No es este el mejor cartel de los que he tenido la oportunidad de cotejar, ni siquiera el que más me gusta. Es únicamente el que más me perturba. Passolini reivindicaba irónicamente el derecho del burgués a ser provocado y yo, modestamente, reivindico el derecho de la mirada a ser perturbada, incluso desde un cartel de fiestas, con o sin intención explícita del artista.

La secuencia de las imágenes parece homogénea en estilo y temática hasta este punto de inflexión que es el extrañísimo poster del 82. Su descripción es aún más alucinada que su observación directa.

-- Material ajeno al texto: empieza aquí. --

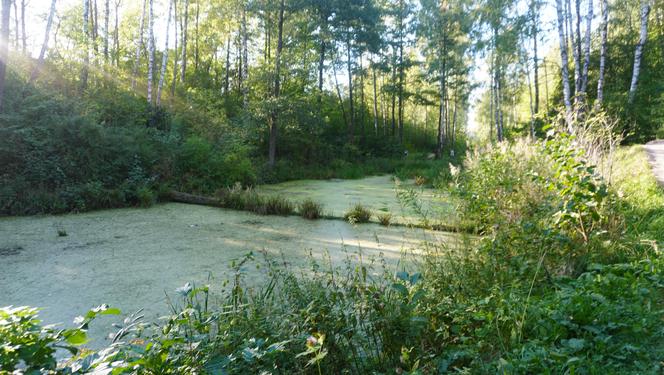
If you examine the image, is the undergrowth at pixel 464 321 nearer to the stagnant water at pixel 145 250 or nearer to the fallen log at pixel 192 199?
the stagnant water at pixel 145 250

Su efecto lisérgico se intensifica de un modo insospechado al transformarse en recuerdo. Algo sucede aquí en los afectos porque algo siniestro sucede en la imagen que contemplamos: una pareja de danza ataviada con el traje típico se hunde, ante una flor hexapétala tallada en madera, en el azul primario de un Cantábrico en calma. Escribe Baudelaire que para el hombre que sueña frente al mar seis o siete leguas representan el radio del infinito. Bachelard nos dice que el ser consagrado al agua es un ser en el vértigo, que muere a cada minuto y sin cesar algo de su sustancia se derrumba. Las figuras se hunden serenamente, como corresponde al carácter flemático que Lessius atribuye a los que sueñan con lagos, ríos, inundaciones y naufragios.

Desde el cartel del 82 los objetos se rompen y las casas son toscas y feas. Desde el cartel del 82 los niños se tumban en el diván del analista mientras el río arrastra una boina raída. Festejemos, no obstante. Es nuestro deber bailar y reír, pues "desaparecer en el agua profunda o desaparecer en un horizonte lejano, asociarse a la profundidad o a la infinitud; tal es el destino humano que busca su imagen en el destino de las aguas".